• The exercise: Rewrite the items from the line containing "Referring to" through the end, changing "shadow on grass" to "shadow on the grass" and leaving everything else as it is. Return only those lines.
┄┄┄┄┄┄┄┄┄┄┄┄┄┄┄┄┄┄┄┄
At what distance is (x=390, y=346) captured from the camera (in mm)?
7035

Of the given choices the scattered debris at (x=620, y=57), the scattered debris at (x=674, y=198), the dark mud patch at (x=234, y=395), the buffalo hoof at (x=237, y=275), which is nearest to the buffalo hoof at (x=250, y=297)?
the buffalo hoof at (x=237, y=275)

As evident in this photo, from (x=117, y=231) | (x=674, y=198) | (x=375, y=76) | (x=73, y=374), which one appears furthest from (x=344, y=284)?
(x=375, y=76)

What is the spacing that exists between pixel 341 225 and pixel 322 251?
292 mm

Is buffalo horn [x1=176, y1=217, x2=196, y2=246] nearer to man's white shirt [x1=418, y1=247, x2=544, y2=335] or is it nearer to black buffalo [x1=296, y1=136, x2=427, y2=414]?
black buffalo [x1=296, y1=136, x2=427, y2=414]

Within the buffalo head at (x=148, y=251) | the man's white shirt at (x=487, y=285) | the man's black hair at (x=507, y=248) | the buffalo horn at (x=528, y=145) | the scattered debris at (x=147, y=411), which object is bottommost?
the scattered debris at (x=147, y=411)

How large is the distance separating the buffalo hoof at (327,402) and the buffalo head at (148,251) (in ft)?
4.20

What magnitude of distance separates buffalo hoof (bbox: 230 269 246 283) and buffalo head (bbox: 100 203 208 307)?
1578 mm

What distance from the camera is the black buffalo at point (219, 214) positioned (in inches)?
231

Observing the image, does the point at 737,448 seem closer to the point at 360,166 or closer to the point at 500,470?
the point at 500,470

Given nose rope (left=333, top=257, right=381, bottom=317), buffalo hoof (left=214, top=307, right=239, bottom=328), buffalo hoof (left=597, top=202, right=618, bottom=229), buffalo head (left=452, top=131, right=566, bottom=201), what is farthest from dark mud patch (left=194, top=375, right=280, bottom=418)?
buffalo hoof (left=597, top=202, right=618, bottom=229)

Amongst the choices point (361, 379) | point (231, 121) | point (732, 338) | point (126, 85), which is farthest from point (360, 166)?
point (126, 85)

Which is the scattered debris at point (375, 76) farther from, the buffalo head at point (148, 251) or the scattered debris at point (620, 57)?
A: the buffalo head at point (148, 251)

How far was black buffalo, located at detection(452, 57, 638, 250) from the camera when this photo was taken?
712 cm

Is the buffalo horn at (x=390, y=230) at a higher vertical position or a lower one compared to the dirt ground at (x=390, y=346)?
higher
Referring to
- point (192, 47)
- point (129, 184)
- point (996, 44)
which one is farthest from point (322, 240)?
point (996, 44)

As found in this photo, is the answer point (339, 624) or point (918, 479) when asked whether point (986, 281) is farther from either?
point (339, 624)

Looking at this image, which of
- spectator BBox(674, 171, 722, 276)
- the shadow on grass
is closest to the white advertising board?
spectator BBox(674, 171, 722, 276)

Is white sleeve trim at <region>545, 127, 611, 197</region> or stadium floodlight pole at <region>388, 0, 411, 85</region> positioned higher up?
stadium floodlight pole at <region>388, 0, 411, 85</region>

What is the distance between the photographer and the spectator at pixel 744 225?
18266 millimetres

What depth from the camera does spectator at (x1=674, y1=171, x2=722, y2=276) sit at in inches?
┄┄┄┄┄┄┄┄┄┄┄┄┄┄┄┄┄┄┄┄
• Result below:
Referring to
- point (192, 47)
- point (129, 184)
- point (996, 44)
which one is farthest from point (322, 240)?
point (996, 44)

As found in this photo, is the answer point (339, 624) or point (918, 479) when asked whether point (986, 281) is farther from either?
point (339, 624)

Looking at this image, which of
- spectator BBox(674, 171, 722, 276)
- the shadow on the grass
is closest to the white advertising board?
spectator BBox(674, 171, 722, 276)

Is white sleeve trim at <region>545, 127, 611, 197</region> or stadium floodlight pole at <region>388, 0, 411, 85</region> positioned higher up?
stadium floodlight pole at <region>388, 0, 411, 85</region>

What is the distance between the photographer and the spectator at pixel 744 225?
18266 millimetres

What depth from the camera does spectator at (x1=674, y1=171, x2=722, y2=276) sit at in inches?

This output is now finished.